Collected data

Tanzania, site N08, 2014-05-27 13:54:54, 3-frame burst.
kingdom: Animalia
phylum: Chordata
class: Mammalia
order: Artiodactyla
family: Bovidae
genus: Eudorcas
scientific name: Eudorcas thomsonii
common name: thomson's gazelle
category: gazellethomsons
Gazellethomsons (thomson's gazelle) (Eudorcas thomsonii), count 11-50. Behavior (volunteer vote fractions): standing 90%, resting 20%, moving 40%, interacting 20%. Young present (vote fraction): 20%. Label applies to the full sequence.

---

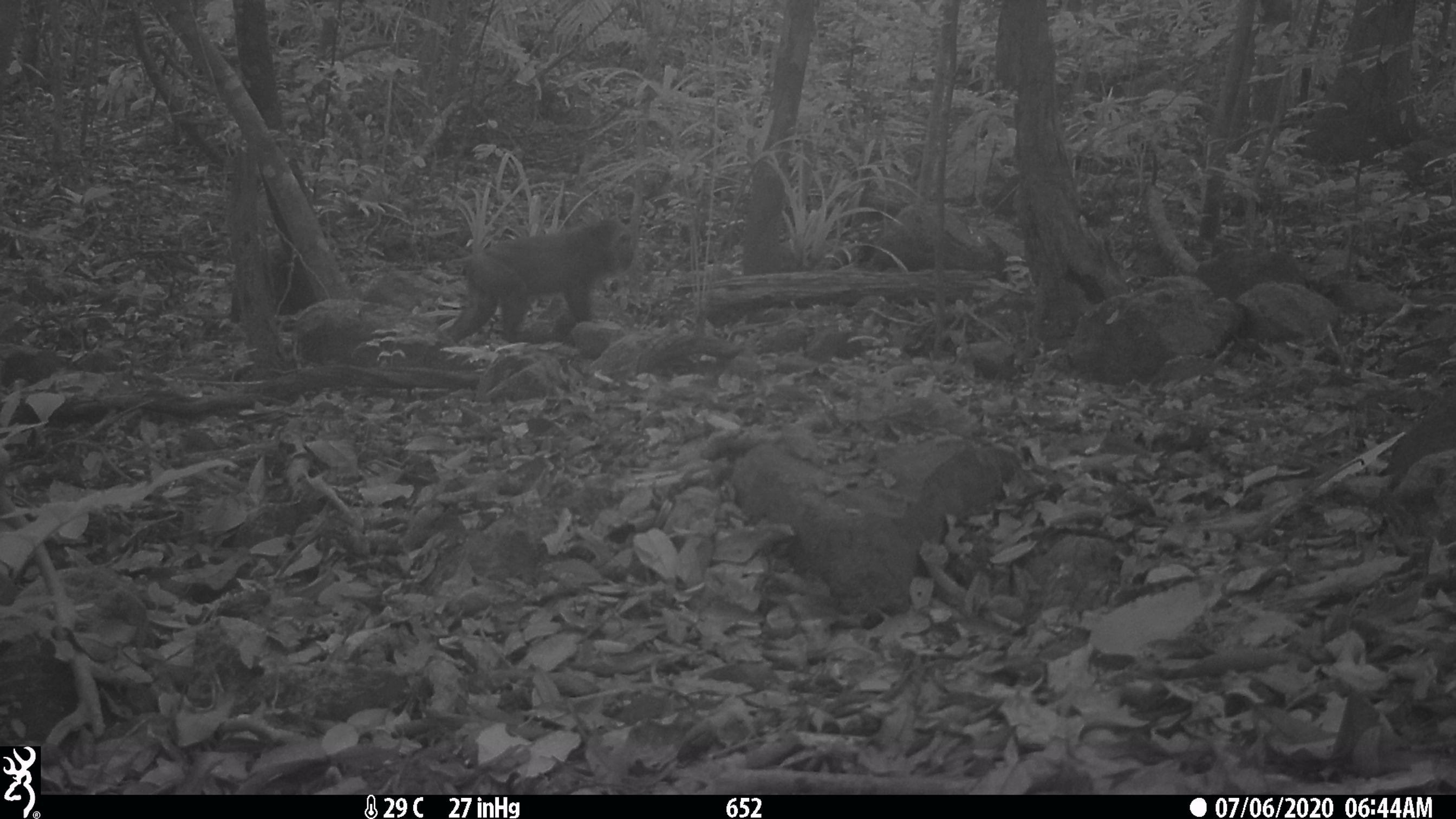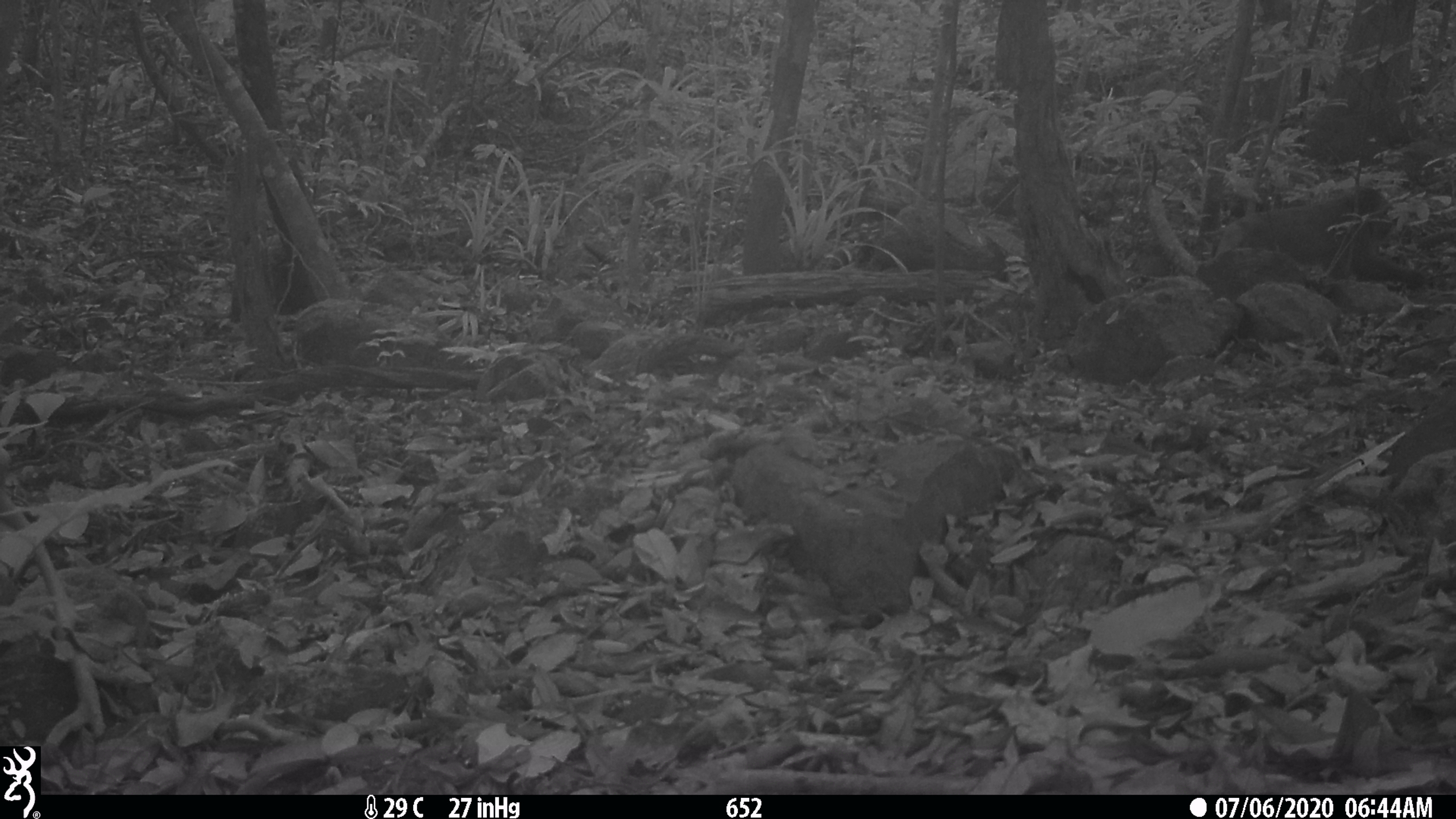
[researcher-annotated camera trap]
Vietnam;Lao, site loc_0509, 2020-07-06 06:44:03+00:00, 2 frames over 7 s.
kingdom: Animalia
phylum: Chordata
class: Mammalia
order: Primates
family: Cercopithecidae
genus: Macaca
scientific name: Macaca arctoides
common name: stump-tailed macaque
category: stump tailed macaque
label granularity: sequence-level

WHAT TO WORK ON =
Reproduce the lines of the entries above from the one with "common name: stump-tailed macaque" to the one with "label granularity: sequence-level", both included, exactly and without any other line.

OUTPUT OF THE EXERCISE =
common name: stump-tailed macaque
category: stump tailed macaque
label granularity: sequence-level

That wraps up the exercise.